### Study text:
========
Tayū were known for their training in Japanese tea ceremony, kōdō, ikebana, Japanese calligraphy, poetry, dance, singing, and the playing of traditional instruments, such as the koto.

==History==
Tayū differed from lower ranks of oiran by the social class of their customers and the services they offer. Traditionally, tayū catered for the uppermost echelons of society, including the nobility and the imperial court. Tayū were recognised as a group in the beginning of the Edo period. Due to the limited size of their clientele, they were never numerous; during their peak there were approximately 40 tayū working in Kyoto in the Shimabara district.

After the outlawing of prostitution in 1957
tayū continued practicing the cultural and performing arts traditions of their profession in Shimabara and are considered a "special variety" of geisha.

The most famous tayū in history was Yoshino tayū (吉野太夫), who lived in the 17th century. Trained from the age of 7, she quickly mastered the many arts required to be a tayū, and made her debut at the age of 14, immediately becoming a sensation. Yoshino was well known for her beauty, skill and erudition. Yoshino is buried in the Jōshō-ji temple in Kyoto. Every year on the second Sunday in April, near the anniversary of her death, there is a procession of tayū to the temple, where a ceremony is held.
========
### Task requirements:
(1) Return the section of the tayū text starting with "Tayū were known" and going on through "the Shimabara district.", copied word for word.
(2) According to the tayū text, at what age did Yoshino tayū make her debut?
(3) Continue the tayū text from the end of its final sentence.

### Dataset extract:
========
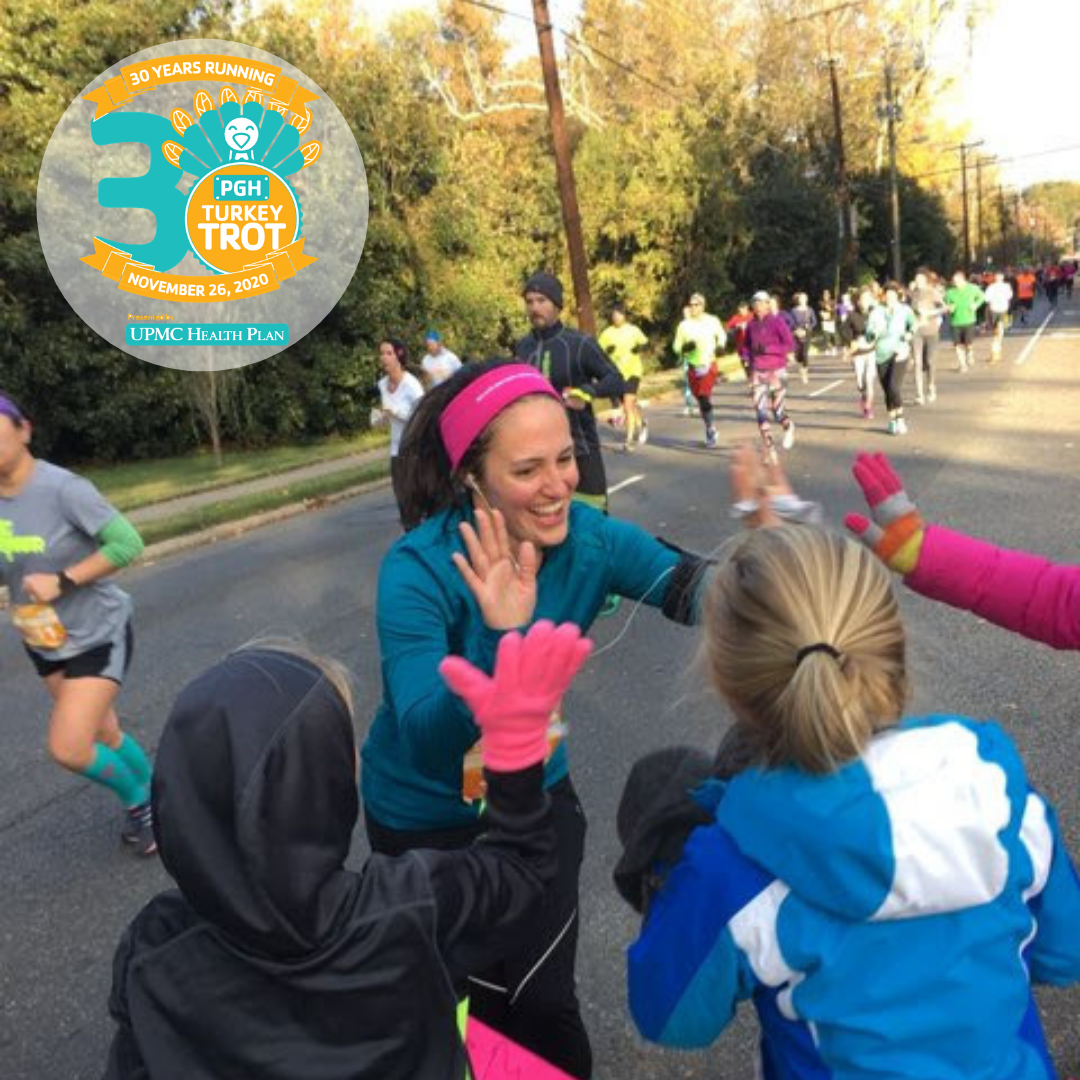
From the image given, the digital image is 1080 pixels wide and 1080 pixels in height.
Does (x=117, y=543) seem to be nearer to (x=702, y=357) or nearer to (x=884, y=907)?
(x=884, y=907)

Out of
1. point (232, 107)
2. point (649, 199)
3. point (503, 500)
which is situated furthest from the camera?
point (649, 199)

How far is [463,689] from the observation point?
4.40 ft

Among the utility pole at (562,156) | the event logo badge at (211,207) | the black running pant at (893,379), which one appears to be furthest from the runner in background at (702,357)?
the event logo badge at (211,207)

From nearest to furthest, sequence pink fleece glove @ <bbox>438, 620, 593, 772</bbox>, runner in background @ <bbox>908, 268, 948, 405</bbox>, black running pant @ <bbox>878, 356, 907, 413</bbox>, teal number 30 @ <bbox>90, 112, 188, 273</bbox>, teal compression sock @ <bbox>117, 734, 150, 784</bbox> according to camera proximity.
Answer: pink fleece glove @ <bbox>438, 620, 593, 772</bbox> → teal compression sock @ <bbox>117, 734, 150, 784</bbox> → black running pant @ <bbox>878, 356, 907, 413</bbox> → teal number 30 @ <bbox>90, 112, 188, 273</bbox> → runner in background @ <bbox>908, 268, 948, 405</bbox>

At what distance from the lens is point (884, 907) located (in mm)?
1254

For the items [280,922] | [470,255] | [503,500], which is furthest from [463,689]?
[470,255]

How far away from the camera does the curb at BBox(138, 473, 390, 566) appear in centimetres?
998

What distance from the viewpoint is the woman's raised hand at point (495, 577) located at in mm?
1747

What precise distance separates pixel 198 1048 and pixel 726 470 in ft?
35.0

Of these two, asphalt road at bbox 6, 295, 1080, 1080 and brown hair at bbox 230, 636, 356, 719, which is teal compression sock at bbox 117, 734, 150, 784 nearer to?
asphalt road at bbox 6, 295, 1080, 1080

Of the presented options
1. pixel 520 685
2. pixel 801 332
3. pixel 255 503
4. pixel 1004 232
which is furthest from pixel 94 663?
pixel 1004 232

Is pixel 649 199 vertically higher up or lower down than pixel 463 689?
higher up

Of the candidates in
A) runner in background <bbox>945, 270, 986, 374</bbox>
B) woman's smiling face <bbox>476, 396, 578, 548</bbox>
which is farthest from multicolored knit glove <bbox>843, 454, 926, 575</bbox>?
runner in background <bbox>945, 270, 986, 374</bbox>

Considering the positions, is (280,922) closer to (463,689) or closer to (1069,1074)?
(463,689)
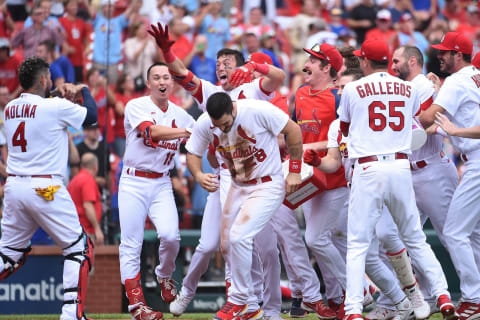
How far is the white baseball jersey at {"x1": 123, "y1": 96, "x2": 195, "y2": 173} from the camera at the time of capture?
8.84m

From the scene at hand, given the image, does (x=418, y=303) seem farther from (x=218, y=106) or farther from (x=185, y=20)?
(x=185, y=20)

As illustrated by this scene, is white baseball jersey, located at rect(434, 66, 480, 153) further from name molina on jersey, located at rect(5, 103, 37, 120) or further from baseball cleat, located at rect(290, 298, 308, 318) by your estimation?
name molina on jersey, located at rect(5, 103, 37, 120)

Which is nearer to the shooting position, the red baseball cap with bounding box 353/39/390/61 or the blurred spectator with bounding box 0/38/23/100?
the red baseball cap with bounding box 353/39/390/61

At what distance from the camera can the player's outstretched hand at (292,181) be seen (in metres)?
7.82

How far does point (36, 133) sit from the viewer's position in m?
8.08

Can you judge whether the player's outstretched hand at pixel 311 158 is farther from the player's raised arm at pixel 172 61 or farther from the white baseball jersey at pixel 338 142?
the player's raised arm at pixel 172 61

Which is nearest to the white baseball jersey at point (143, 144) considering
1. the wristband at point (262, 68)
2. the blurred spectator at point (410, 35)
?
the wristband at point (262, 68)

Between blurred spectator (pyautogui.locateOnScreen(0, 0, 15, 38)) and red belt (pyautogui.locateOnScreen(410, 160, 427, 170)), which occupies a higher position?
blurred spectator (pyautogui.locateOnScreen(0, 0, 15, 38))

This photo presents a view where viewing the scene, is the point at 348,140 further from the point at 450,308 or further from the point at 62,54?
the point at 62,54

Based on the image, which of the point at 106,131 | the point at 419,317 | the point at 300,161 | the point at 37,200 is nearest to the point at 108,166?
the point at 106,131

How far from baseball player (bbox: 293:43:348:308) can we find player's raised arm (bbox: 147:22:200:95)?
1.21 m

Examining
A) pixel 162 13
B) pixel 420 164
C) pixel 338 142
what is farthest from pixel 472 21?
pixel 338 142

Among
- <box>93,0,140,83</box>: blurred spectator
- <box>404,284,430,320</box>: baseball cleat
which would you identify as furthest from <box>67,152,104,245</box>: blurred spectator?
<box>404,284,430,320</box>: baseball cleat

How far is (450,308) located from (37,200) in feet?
========
### Solved tasks:
(1)
Tayū were known for their training in Japanese tea ceremony, kōdō, ikebana, Japanese calligraphy, poetry, dance, singing, and the playing of traditional instruments, such as the koto.

==History==
Tayū differed from lower ranks of oiran by the social class of their customers and the services they offer. Traditionally, tayū catered for the uppermost echelons of society, including the nobility and the imperial court. Tayū were recognised as a group in the beginning of the Edo period. Due to the limited size of their clientele, they were never numerous; during their peak there were approximately 40 tayū working in Kyoto in the Shimabara district.

(2) At the age of 14.

(3)
==Appearance==
While entertaining, tayū wear elaborate kimono and hair ornaments weighing more than 2 kg. Unlike modern-day oiran and geisha, but similarly to some apprentice geisha, they do not use wigs for their traditional hairstyles, but instead use their own hair.

Tayū wear white face makeup and blacken their teeth. Tayū are accompanied by an older female attendant and two kamuro (young girls wearing red livery bearing the tayū's name).

When outdoors, tayū wear distinctive extremely high platform sandals, which require a special mode of walking in order to look elegant, and also an attendant for support. This and many other aspects of the tayū's appearance were copied by the oiran, most notably in the oiran-dōchū, a procession where the oiran processes to meet a customer.